*** Документ

На перевязки я отправляюсь, как на пытки: через рану протягивают риванолевые турунды, и они из желто-зеленых становятся багровыми. Но я терплю, как обещал. Заживление идет быстро. Вскоре я уже хожу на костылях.
Из части письмо: «При штурме города Ардон геройской смертью погиб командир нашей роты политрук Т. Т. Дудаков».
Я разыскиваю доктора Гаибова и говорю ему, что очень прошу выписать меня: не могу лежать на белых простынях, когда на передовой умирают мои товарищи.
Он читает письмо, произносит:
— Хорошо, скоро поедешь в батальон выздоравливающих. На твоем месте и в твои годы, парень молодой, я сделал бы то же самое.
…Нет, не попал я в свою часть. Воевать пришлось в разных ротах, полках, дивизиях, армиях. Но свою роту, с которой шел в бой, свой полк не забыть мне никогда.
Как первую военную любовь, которую звали… Нет, об этом потом.

******
*** Предоставленные записи

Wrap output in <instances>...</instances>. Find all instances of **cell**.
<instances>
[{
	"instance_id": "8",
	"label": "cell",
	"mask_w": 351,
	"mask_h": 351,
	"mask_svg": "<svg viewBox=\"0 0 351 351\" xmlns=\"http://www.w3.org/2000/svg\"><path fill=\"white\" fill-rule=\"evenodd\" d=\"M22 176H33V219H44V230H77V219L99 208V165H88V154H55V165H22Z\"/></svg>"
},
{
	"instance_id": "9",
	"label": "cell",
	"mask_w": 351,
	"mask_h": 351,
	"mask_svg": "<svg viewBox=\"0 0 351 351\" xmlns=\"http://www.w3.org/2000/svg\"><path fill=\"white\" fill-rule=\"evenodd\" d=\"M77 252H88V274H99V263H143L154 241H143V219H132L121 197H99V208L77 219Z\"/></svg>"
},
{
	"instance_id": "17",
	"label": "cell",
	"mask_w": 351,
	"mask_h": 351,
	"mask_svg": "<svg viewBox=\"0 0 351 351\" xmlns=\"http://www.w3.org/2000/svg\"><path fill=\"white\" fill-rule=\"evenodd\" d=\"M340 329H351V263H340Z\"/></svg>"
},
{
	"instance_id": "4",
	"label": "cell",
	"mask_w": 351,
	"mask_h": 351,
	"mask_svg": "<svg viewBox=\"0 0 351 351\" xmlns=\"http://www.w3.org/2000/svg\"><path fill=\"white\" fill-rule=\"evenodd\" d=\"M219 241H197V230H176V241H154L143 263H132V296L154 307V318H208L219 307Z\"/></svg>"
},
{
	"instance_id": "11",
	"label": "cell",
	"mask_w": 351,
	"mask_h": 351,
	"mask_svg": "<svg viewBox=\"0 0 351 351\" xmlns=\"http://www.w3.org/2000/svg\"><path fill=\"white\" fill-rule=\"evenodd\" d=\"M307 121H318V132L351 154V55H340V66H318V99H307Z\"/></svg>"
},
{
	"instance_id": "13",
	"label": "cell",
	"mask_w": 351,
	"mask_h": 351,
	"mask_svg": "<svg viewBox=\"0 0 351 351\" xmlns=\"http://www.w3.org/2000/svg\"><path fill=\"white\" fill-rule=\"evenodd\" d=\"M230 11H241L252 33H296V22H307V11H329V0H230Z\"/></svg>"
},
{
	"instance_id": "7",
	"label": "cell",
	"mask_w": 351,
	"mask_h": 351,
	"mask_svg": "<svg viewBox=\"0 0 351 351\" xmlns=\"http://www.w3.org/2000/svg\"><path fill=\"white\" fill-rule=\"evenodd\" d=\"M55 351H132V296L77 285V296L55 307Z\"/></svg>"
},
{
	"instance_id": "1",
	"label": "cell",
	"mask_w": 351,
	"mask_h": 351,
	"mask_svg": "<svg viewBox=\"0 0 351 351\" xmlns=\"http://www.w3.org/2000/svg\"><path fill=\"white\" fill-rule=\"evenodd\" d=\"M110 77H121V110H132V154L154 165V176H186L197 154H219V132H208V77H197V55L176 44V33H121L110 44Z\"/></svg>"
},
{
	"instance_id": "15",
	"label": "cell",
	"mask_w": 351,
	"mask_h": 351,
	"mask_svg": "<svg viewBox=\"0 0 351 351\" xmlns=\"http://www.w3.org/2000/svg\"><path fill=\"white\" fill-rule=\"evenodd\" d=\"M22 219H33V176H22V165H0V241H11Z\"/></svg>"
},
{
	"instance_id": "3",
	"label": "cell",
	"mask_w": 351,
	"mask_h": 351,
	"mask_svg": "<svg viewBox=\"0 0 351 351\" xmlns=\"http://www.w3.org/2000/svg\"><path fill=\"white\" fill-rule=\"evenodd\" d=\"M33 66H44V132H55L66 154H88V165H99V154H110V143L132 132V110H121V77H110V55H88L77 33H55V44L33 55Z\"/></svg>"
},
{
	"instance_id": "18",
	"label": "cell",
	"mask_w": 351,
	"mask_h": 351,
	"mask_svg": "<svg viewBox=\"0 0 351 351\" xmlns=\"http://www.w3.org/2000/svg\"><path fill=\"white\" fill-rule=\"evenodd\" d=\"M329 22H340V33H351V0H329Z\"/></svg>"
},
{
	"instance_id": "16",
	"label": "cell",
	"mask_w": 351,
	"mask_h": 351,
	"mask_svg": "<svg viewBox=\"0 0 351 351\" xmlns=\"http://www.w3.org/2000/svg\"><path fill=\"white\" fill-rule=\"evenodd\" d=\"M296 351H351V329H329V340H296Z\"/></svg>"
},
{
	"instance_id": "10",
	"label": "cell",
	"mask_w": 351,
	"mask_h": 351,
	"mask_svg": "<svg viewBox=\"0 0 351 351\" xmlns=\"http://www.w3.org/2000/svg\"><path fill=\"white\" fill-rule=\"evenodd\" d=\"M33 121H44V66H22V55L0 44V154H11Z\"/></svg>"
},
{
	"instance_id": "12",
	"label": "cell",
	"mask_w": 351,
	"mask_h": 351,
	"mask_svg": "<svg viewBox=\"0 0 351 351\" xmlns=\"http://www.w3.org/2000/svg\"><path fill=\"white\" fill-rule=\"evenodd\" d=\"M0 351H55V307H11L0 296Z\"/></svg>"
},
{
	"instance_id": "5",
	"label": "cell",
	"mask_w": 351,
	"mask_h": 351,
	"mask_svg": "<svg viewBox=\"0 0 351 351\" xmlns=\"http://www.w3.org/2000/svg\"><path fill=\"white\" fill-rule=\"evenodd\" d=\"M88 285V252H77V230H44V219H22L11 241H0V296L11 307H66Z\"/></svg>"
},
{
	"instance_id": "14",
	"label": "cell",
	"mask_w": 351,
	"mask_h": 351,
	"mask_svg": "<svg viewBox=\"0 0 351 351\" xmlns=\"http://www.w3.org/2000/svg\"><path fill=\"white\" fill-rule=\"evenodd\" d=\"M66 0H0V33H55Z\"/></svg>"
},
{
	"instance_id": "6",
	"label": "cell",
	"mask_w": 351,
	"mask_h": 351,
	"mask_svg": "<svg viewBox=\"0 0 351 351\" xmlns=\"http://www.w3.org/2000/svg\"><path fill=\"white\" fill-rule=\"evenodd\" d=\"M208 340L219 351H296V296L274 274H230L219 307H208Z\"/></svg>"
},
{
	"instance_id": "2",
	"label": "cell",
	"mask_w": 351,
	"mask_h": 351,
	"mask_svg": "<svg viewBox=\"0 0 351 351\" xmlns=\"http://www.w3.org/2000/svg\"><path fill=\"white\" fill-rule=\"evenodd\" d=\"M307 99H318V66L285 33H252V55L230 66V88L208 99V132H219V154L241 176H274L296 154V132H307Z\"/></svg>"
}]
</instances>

******

:: Задание 1 ::
Выпишите без изменений фрагмент текста о ранении и госпитале, начиная со слов «На перевязки я» и заканчивая словами «об этом потом.».
:: Задание 2 ::
Напишите продолжение текста о ранении и госпитале, которое начинается сразу после его последнего предложения.

:: Итоговый ответ 1 ::
На перевязки я отправляюсь, как на пытки: через рану протягивают риванолевые турунды, и они из желто-зеленых становятся багровыми. Но я терплю, как обещал. Заживление идет быстро. Вскоре я уже хожу на костылях.
Из части письмо: «При штурме города Ардон геройской смертью погиб командир нашей роты политрук Т. Т. Дудаков».
Я разыскиваю доктора Гаибова и говорю ему, что очень прошу выписать меня: не могу лежать на белых простынях, когда на передовой умирают мои товарищи.
Он читает письмо, произносит:
— Хорошо, скоро поедешь в батальон выздоравливающих. На твоем месте и в твои годы, парень молодой, я сделал бы то же самое.
…Нет, не попал я в свою часть. Воевать пришлось в разных ротах, полках, дивизиях, армиях. Но свою роту, с которой шел в бой, свой полк не забыть мне никогда.
Как первую военную любовь, которую звали… Нет, об этом потом.

:: Итоговый ответ 2 ::
ВЗГЛЯД В ПЕРЕЖИТОЕ
Парни у нас с Галиной Яковлевной на диво разные. Но если в них вглядеться, вдуматься в их поведение да принять поправки на время, не так уж отличаются дети от нас.
Не разыскал я за послевоенные годы одного человека. Откладывал, собирался писать на радио, красным следопытам, ехать к нему. Подумал: а если Алик, купив мотоцикл, усадит меня в коляску и повезет на Дон, в станицу Константиновскую, к дяде Коле?
Стоп! Но как его найти? Станица стала городом, там тысячи жителей, я даже фамилию его не запомнил: остался он для меня дядей Колей.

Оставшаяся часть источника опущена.